That is their day job, at least.
Outside of work, Cohen and Labay have teamed up on an artistic venture they call the Inked Animal Project. Since 2008, the colleagues have made surprisingly tasteful prints of actual animal carcasses—scales, fur, feathers and all.
Both scientists have dabbled in art—drawing, painting and sculpting—for as long as they can remember. As a kid, Cohen even used an octopus and flying fish that he bought at an Asian market as huge stamps to make ink patterns on paper. Fish, of course, were a natural subject for two ichthyologists, but Cohen and Labay were also familiar with a Japanese art form called Gyotaku (meaning “fish rubbing”), where artists slather ink on fresh fish and press them onto paper as a means of recording the size and other details of the catch.
Their first collaboration was a poster with prints of all ten sunfish species that live in Texas, and the Inked Animal Project was born. They inked trout, bass and catfish. But why stop with fish? The duo quickly expanded its repertoire, applying the same printmaking technique to mice, squirrels, rabbits, geese, gulls, hummingbirds and a smattering of deer, pig and cow skulls. No specimen seems to fluster the artists.
I interviewed Inked Animal’s creators by email to learn more about where they obtain their portrait subjects, how they produce the prints and what exactly possesses them to do this.

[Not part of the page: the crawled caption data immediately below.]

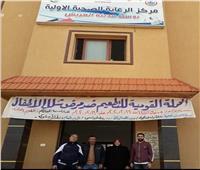 بدء تنفيذ حملة التطعيم ضد شلل الأطفال في سيناء غد الأحد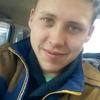 Max Twein, 23, г.Ижевск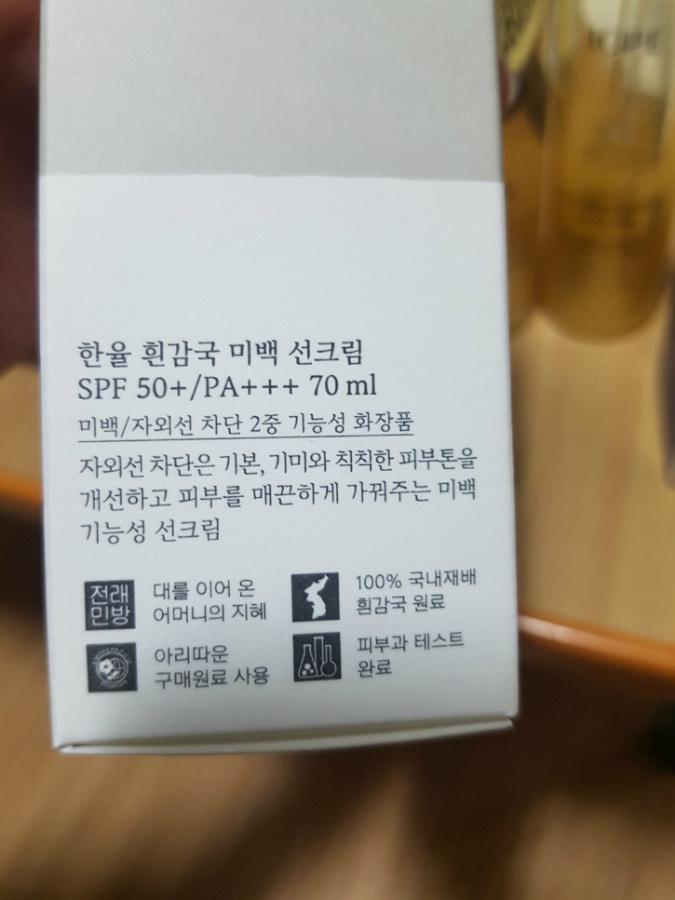 한율 흰감국 미백 선크림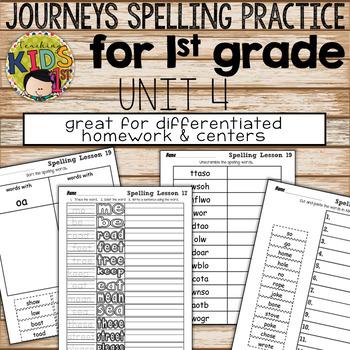 Journeys 1st Grade Unit 4 Spelling Practice Bundle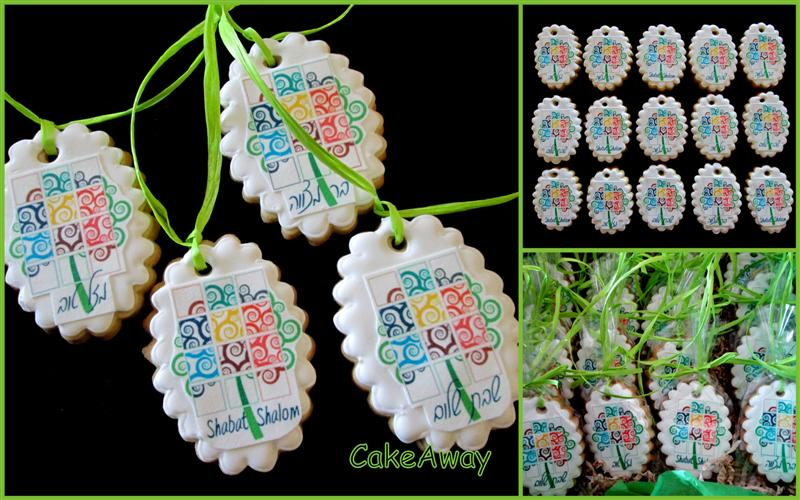cookies ready for hanging on branches at bar mitzvah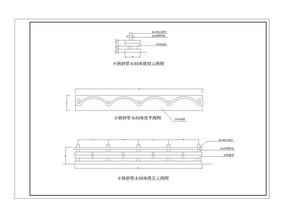 不锈钢管木质座凳cad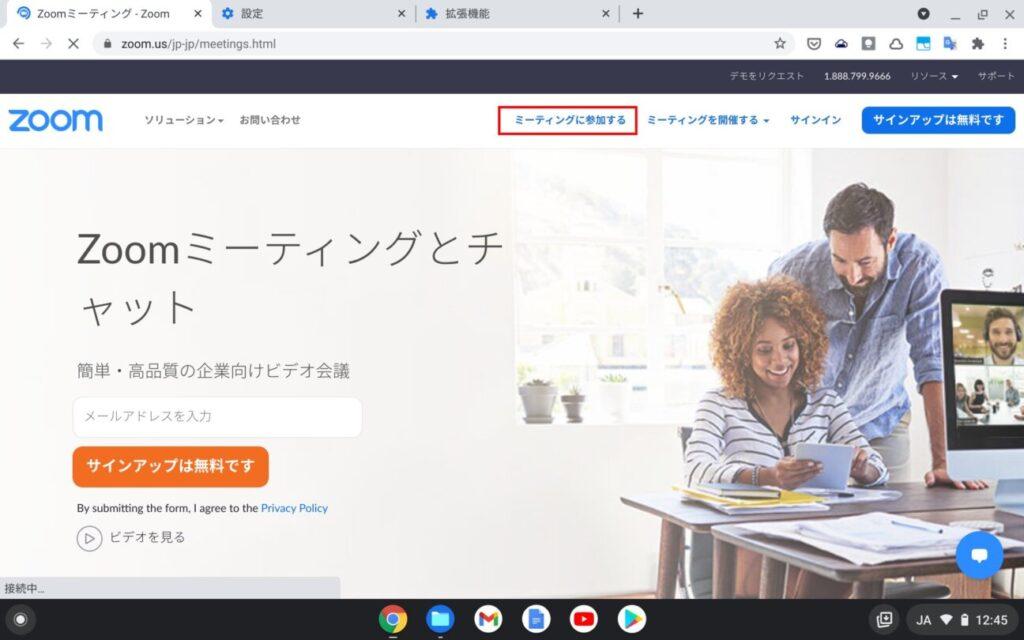 「Chromebook」で「Zoom」を使う方法 ーブラウザ版ー(1)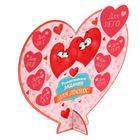 """Сердце сувенирное со скретч-слоем """"Романтические задания для двоих"""", 23 х 20,5 см"""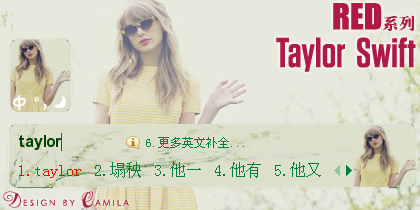 taylor swift (18)【RED系列】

As you know, Gyotaku is both an art form and a method of scientific documentation. Are there certain anatomical traits you try to accentuate in your Inked Animal prints for scientific purposes?
Ben: I don’t think we print for any tangible scientific goal, though we do print in a spirit of documentation, similar to goals of the original Gyotaku printings I guess. As we’ve expanded our medium beyond fish, we’ve been interested in trying to document life processes through the animals, such as internal or unique anatomy and “road-kill” or animated postures.

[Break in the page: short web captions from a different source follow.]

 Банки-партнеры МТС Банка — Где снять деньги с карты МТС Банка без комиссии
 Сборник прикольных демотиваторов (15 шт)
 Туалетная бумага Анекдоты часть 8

Adam: Not long ago I ran across some field notes belonging to a fish collector from the late 1800s, Edgar Mearns, who, rather than preserving a particularly large fish, decided to trace the animal on paper and insert it in his fieldbook. We were well into the Inked Animal Project at that point and that‘s when I realized what we were really doing was a form of documentation as well as art. But, in reality, these days with cameras so ubiquitous, there is little need to print or trace the animal on paper for documentation purposes. I think our prints have relatively little scientific value, but substantial artistic value. I often think about the physical characteristics that someone who knows the species well would need to see to verify the identity of the specimen, but I try not to let that get in the way of creating interesting art. I’d much rather have interesting art of an unknown and unverifiable species.
How do you collect the animals you print?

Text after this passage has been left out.